◆ **Using the information**
a – In the passage on AI and personalized learning, what does the writer of the mashable.com article decide chatbots cannot replace?
b – From the passage on AI and personalized learning, reproduce verbatim the part that opens with the words containing "Of note is the" and closes with "not replace learning.".

◆ **Excerpted text**
▼▼▼

One of the major applications of Gen AI in education, is to support personalised education in the form of individualised learning support for each learner. However, due to the way in which AI is structured, its propensity to 'hallucinate' is still a challenge. Additionally in our work with chatbots (see project report for details) the chatbot has a propensity to 'drift' from its training after several students have used it. Therefore, there is still a challenge when using AI to underpin personalised learning.
This mashable.com article runs a test through the AI tutors provided by OpenAI, Google and Anthropic. The article provides for an interesting overview, the process for testing and then an summary of the performance of each. Links for each of the summaries bring you to a more detailed write up.
The findings/discussion will not be new to teachers. Importantly, the writer decides that chatbots cannot replace great teachers; reinforcing that learning is social.
Another post from AI toolkit undertakes a similar discussion. Although personalised learning is a 'holy grail' in education, the ways AI tutors go about provisioning answers, rather than supporting, nudging, encouraging learning is its disadvantage. When learners do not have to put effort into the learning process, learning does not take place. They end up with a 'cognitive debt' because the brain is not engaged in 'solving the puzzle' and 'making meaning'. In turn, learners develop 'metacognitive laziness' and depend on AI to do the hard work of thinking required to increase learning and develop expertise.
Of note is the status of AI in education. This post in Education Futures warns of the ways education is losing control as commercial interests become the providers of learning platforms. Although written within the US of A context, many of the arguments laid out are universal and global. AI is not only a form of technology, but can dictate what is learnt, what is accessed (or not) and removes teacher and learner agency.
Therefore, we need to be careful when thinking about AI-supported personalised learning. The design of learning into the AI agent/chatbot is essential to ensure that AI helps learning to take place and not replace learning.

▲▲▲

◆ **Provided data**
▼▼▼

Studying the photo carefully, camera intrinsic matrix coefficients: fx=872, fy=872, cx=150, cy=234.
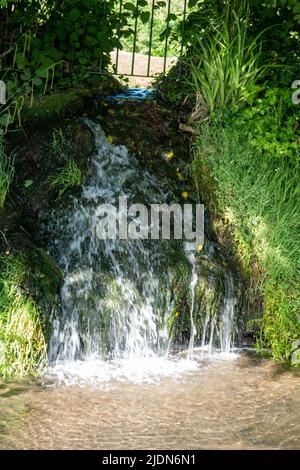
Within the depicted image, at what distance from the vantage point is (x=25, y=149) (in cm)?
736

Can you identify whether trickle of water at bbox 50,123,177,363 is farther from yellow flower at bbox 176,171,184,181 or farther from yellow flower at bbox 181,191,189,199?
yellow flower at bbox 176,171,184,181

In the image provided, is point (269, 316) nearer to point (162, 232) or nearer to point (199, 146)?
point (162, 232)

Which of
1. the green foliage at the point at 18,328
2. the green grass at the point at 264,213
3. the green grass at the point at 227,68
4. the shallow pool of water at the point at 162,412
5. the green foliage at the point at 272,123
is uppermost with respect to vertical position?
the green grass at the point at 227,68

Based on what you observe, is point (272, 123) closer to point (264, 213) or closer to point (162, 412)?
point (264, 213)

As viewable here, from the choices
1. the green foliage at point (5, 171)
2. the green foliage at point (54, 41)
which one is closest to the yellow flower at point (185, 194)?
the green foliage at point (5, 171)

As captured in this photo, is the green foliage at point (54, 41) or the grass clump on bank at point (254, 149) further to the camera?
the green foliage at point (54, 41)

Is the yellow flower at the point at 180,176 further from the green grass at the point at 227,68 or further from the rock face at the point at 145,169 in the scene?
the green grass at the point at 227,68

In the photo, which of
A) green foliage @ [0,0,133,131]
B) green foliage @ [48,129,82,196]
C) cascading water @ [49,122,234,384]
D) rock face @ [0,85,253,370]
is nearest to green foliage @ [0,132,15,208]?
rock face @ [0,85,253,370]

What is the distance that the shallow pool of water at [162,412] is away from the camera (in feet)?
16.8

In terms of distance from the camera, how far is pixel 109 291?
21.7 feet

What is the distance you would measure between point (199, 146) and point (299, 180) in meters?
0.92

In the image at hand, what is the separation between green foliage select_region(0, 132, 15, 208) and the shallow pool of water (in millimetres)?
1633

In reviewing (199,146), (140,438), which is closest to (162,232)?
(199,146)

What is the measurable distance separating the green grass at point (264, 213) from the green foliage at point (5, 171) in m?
Result: 1.56
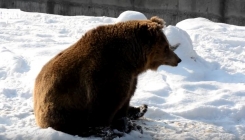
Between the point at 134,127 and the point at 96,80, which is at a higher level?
the point at 96,80

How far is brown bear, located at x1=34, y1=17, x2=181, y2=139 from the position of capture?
466 centimetres

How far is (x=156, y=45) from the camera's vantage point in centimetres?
497

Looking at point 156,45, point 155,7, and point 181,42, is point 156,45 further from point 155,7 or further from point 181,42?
point 155,7

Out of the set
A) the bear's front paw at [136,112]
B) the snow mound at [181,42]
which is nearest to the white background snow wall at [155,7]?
the snow mound at [181,42]

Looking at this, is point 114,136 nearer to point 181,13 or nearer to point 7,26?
point 7,26

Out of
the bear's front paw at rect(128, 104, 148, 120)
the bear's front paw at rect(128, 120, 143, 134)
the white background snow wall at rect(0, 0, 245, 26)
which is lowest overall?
the bear's front paw at rect(128, 120, 143, 134)

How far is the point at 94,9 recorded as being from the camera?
12.9 metres

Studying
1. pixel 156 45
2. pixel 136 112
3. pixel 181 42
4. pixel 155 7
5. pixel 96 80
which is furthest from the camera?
pixel 155 7

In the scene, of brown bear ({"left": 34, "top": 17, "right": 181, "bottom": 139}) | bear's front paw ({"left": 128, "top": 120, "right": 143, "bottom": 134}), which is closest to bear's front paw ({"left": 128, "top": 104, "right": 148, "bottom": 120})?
bear's front paw ({"left": 128, "top": 120, "right": 143, "bottom": 134})

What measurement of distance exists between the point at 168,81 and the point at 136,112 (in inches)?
62.9

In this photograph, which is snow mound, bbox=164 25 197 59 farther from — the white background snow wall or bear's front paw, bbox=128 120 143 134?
the white background snow wall

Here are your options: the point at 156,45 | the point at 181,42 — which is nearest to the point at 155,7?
the point at 181,42

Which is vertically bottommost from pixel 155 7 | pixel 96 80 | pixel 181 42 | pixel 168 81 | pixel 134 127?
pixel 134 127

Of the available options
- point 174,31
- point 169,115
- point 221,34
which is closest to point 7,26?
point 174,31
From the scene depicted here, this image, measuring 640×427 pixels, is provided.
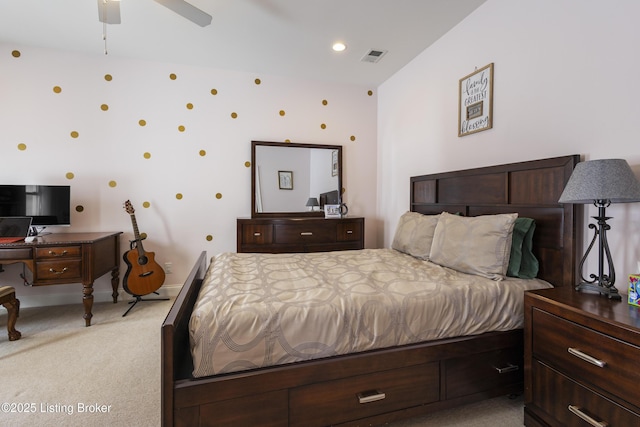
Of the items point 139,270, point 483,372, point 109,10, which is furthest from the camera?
point 139,270

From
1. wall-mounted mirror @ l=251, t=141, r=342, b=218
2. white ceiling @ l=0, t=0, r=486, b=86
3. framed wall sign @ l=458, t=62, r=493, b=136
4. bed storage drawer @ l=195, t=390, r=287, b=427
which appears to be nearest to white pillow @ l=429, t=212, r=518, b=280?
framed wall sign @ l=458, t=62, r=493, b=136

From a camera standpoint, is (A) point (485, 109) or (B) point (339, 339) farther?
(A) point (485, 109)

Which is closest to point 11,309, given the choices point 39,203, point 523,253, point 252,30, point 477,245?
point 39,203

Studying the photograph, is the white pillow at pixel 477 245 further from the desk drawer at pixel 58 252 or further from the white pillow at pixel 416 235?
the desk drawer at pixel 58 252

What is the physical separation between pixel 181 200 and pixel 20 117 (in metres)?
1.69

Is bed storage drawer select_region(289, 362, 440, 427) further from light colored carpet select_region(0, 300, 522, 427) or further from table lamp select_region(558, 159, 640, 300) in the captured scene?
table lamp select_region(558, 159, 640, 300)

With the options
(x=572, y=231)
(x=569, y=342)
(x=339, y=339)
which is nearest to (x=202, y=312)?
(x=339, y=339)

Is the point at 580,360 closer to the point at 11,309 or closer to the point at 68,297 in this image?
the point at 11,309

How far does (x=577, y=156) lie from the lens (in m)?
→ 1.73

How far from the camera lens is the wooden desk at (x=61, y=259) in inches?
100

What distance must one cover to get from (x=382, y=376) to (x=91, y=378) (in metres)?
1.83

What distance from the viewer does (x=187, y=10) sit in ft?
6.59

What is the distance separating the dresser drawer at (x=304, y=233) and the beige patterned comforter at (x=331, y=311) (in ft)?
4.47

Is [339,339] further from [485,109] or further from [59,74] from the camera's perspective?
[59,74]
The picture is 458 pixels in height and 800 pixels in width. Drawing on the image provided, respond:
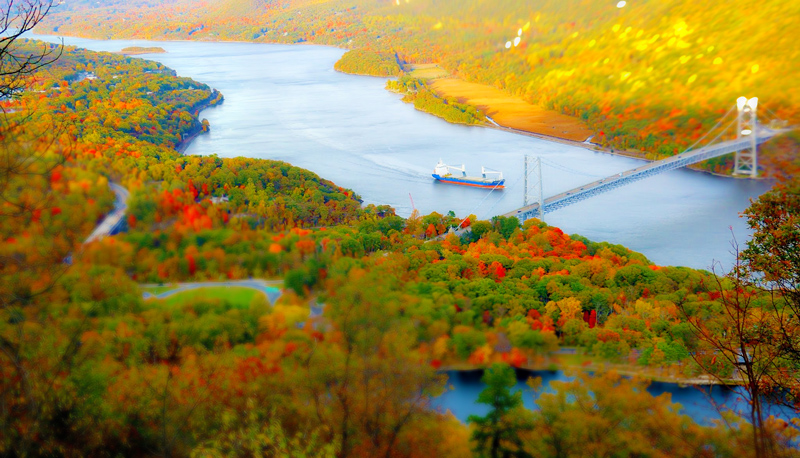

▲▲▲

◆ **Answers to the exercise**
a – Great teachers.

b –
Of note is the status of AI in education. This post in Education Futures warns of the ways education is losing control as commercial interests become the providers of learning platforms. Although written within the US of A context, many of the arguments laid out are universal and global. AI is not only a form of technology, but can dictate what is learnt, what is accessed (or not) and removes teacher and learner agency.
Therefore, we need to be careful when thinking about AI-supported personalised learning. The design of learning into the AI agent/chatbot is essential to ensure that AI helps learning to take place and not replace learning.